## TEXT SEGMENT

Query Snowflake in DuckDB: Cut Dev Costs 80%

Stop burning Snowflake credits on dev queries. Query Snowflake data locally with DuckDB to slash development costs without changing your stack.

TL;DR

Snowflake’s 60-second minimum billing means a 4-second query gets charged for a full minute — you’re paying for 55 seconds of nothing
You can query Snowflake data in DuckDB via two routes: Iceberg tables on S3 (no warehouse needed) or ADBC using Apache Arrow (up to 38x faster than ODBC)
Once data is local in DuckDB, every subsequent query is free — no cloud credits consumed
A hybrid triage approach (short queries → DuckDB/MotherDuck, heavy ETL → Snowflake) cuts BI compute costs by 70–90% in practice
Dev and CI/CD workloads moved to local DuckDB eliminate an entire category of cloud spend entirely

I’ve been building on Snowflake long enough to know the ritual. Warehouse wakes up. Query runs in three seconds. Warehouse idles. You get billed for sixty seconds anyway. Multiply that by every analyst, every BI dashboard refresh, every dbt run in your dev environment — and suddenly you’re staring at a bill that feels completely disconnected from the actual work that happened.

## DATASET SECTION
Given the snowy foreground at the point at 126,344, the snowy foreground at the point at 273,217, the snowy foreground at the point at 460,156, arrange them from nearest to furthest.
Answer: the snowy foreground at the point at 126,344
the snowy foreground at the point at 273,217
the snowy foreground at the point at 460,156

## SET TASK 1
Transcribe the passage of the Snowflake and DuckDB article between "I’ve been building" and "work that happened.", inclusive.
## SET TASK 2
Go on with the article about querying Snowflake data in DuckDB, starting right after its final sentence.

## EXPECTED OUTPUT 1
I’ve been building on Snowflake long enough to know the ritual. Warehouse wakes up. Query runs in three seconds. Warehouse idles. You get billed for sixty seconds anyway. Multiply that by every analyst, every BI dashboard refresh, every dbt run in your dev environment — and suddenly you’re staring at a bill that feels completely disconnected from the actual work that happened.

## EXPECTED OUTPUT 2
For a long time I assumed this was just the price of doing business on a best-in-class cloud warehouse. What I didn’t realise — until I started taking DuckDB seriously — is that a meaningful chunk of that bill doesn’t have to exist at all.

This article covers three concrete methods to get Snowflake data into DuckDB, the cost math behind why you’d want to, and how to decide what actually belongs on which engine.

THE REAL PROBLEM: YOU’RE PAYING FOR COMPUTE YOU DIDN’T USE

Snowflake bills compute per second — but only after a 60-second minimum each time a warehouse resumes from suspension. A query that takes five seconds gets billed for a full minute. You paid for 55 seconds of nothing.

It gets worse at scale. When a BI dashboard fires 20 queries on load, each taking three seconds, that single page view triggers 1,200 seconds of billed compute time. The actual work? One minute.

And then warehouse sizing compounds it further. Each size increase in Snowflake doubles credit consumption. Teams defaulting to Medium or Large for everything are paying a 4x to 8x cost premium for workloads that could run perfectly well on X-Small.

I’ve seen this exact pattern on almost every Snowflake environment I’ve worked in. Oversized warehouse, auto-suspend set to ten minutes, no resource monitors, nobody looking at query history.

QUICK WINS INSIDE SNOWFLAKE FIRST

Before touching the architecture, fix the obvious things. These alone can cut spend by 20–40%.

Set AUTO_SUSPEND to exactly 60 seconds. Not lower — setting it below 60 is counterproductive because a query arriving in that first minute triggers another 60-second minimum. Not higher — every idle second past 60 is wasted money.

Default to X-Small warehouses. Only scale up when a specific workload has a documented SLA that requires it.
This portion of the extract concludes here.